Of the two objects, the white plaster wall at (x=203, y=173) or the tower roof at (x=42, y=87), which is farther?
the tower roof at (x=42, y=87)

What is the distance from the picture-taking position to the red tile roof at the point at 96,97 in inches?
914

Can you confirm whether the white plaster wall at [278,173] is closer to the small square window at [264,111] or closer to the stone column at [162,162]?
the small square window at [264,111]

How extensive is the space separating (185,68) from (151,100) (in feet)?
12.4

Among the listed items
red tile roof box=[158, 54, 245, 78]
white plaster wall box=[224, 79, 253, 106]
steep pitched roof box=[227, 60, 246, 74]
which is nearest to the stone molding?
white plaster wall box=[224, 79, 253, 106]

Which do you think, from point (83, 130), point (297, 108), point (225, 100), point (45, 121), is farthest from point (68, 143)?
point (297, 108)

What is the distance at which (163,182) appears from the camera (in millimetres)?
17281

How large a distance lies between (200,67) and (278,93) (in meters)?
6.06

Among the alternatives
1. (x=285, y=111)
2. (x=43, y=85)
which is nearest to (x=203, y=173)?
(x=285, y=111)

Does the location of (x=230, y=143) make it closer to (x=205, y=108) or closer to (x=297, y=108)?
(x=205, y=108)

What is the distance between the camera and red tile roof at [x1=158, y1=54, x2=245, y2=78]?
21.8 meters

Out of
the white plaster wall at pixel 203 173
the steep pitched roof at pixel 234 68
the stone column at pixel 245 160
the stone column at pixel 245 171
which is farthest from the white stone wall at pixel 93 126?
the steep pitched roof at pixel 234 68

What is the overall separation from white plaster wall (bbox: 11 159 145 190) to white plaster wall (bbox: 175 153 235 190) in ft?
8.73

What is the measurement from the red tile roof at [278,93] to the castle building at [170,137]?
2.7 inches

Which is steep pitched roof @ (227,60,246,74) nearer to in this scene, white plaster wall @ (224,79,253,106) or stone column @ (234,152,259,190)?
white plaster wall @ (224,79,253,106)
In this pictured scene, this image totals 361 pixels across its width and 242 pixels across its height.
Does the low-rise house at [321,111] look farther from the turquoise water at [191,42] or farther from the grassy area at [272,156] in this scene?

_Description of the task:_
Copy all of the data above word for word.

_Output of the exercise:_
Of the two objects, the white plaster wall at (x=203, y=173) or the tower roof at (x=42, y=87), which is farther?
the tower roof at (x=42, y=87)

What is the distance from the picture-taking position to the red tile roof at the point at 96,97 in inches?
914

Can you confirm whether the white plaster wall at [278,173] is closer to the small square window at [264,111] or closer to the stone column at [162,162]?
the small square window at [264,111]

How extensive is the space separating (185,68) from (151,100) (in feet)?
12.4

Among the listed items
red tile roof box=[158, 54, 245, 78]
white plaster wall box=[224, 79, 253, 106]
steep pitched roof box=[227, 60, 246, 74]
which is nearest to the stone molding?
white plaster wall box=[224, 79, 253, 106]

Which do you think, from point (83, 130), point (297, 108), point (225, 100), point (45, 121), is farthest from point (68, 143)?
point (297, 108)

What is the distance at which (163,182) appears from the camera (in millimetres)?
17281

How large a distance lies between (200,67) and (278,93) (in meters)?
6.06

Among the alternatives
1. (x=285, y=111)
2. (x=43, y=85)
which is nearest to (x=203, y=173)?
(x=285, y=111)

Does the location of (x=230, y=143) make it closer to (x=205, y=108) or closer to (x=297, y=108)?
(x=205, y=108)

What is the distance between the camera and red tile roof at [x1=158, y1=54, x2=245, y2=78]?
21.8 meters

Out of
the white plaster wall at pixel 203 173
the steep pitched roof at pixel 234 68
the stone column at pixel 245 160
the stone column at pixel 245 171
which is farthest from the white stone wall at pixel 93 126?
the steep pitched roof at pixel 234 68

What is the overall separation from white plaster wall (bbox: 11 159 145 190) to white plaster wall (bbox: 175 153 235 190) in ft?
8.73

What is the measurement from the red tile roof at [278,93] to the castle building at [170,137]?
2.7 inches

Which is steep pitched roof @ (227,60,246,74) nearer to in this scene, white plaster wall @ (224,79,253,106) or stone column @ (234,152,259,190)?
white plaster wall @ (224,79,253,106)
In this pictured scene, this image totals 361 pixels across its width and 242 pixels across its height.
Does the low-rise house at [321,111] look farther from the turquoise water at [191,42] or farther from the grassy area at [272,156] in this scene?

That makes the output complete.